Durham County Council has demanded a full public inquiry into the policing of picket lines outside the Orgreave coking plant in 1984.
The authority has unanimously passed a resolution, with support from members of all political parties, recognising the events of that day in South Yorkshire as being "of both local and national importance," and is asking for a review of what happened as well as requesting that the government holds meaningful discussions with the Orgreave Truth and Justice Campaign, the National Union of Mineworkers and MPs.
Coun Joy Allen, the council’s cabinet member for safer communities, said: "In Durham, miners and their families were adversely affected by the events of 18 June 1984, in terms of wrongful arrest, false imprisonment, ill-health, family breakdown and lost jobs.

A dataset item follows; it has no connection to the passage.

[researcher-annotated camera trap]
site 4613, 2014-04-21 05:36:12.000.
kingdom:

"An investigation into the military style policing used on that day is long overdue and only a full public inquiry can investigate this."

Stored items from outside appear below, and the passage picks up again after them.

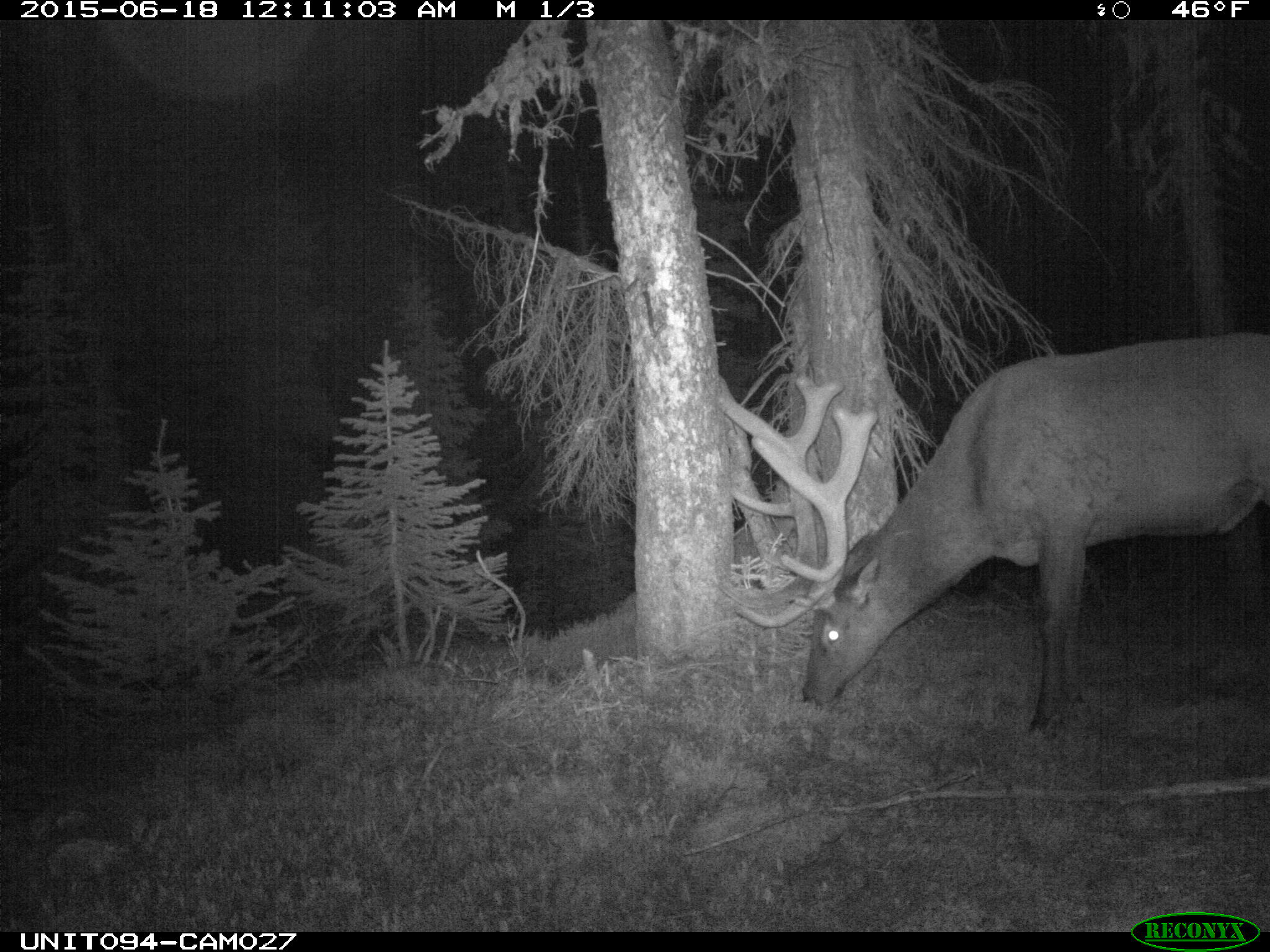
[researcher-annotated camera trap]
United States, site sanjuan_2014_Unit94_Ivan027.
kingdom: Animalia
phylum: Chordata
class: Mammalia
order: Artiodactyla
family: Cervidae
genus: Cervus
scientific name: Cervus elaphus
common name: red deer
Cervus elaphus (red deer).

Although dozens of arrests were made on the day, when 95 miners - including four from Durham - were prosecuted, their trials collapsed due to concerns over the evidence against them.
Coun Rob Crute, who proposed the resolution, said: "Perhaps the most disturbing outcome of that day’s events was the effect it had on the manner of policing at subsequent events.
"Without effective controls some police clearly came to believe that they could act with impunity.
"The Orgreave Truth and Justice Campaign was set up to lead calls for a public inquiry into the events that took place, including methods used by South Yorkshire police during and after the event which included wrongful arrest, false imprisonment and false prosecution.
"Surely the time is now right to show solidarity with the OTJC and join calls for a public inquiry into the policing tactics used at Orgreave. Perhaps this could be similar in structure to the independent panel established to investigate the tragic events at Hillsborough.
"Natural justice demands that the police and anyone else implicated in what happened are held accountable for their actions, and that every effort is made to ensure that heavy-handed policing remains an unfortunate anomaly of the past.”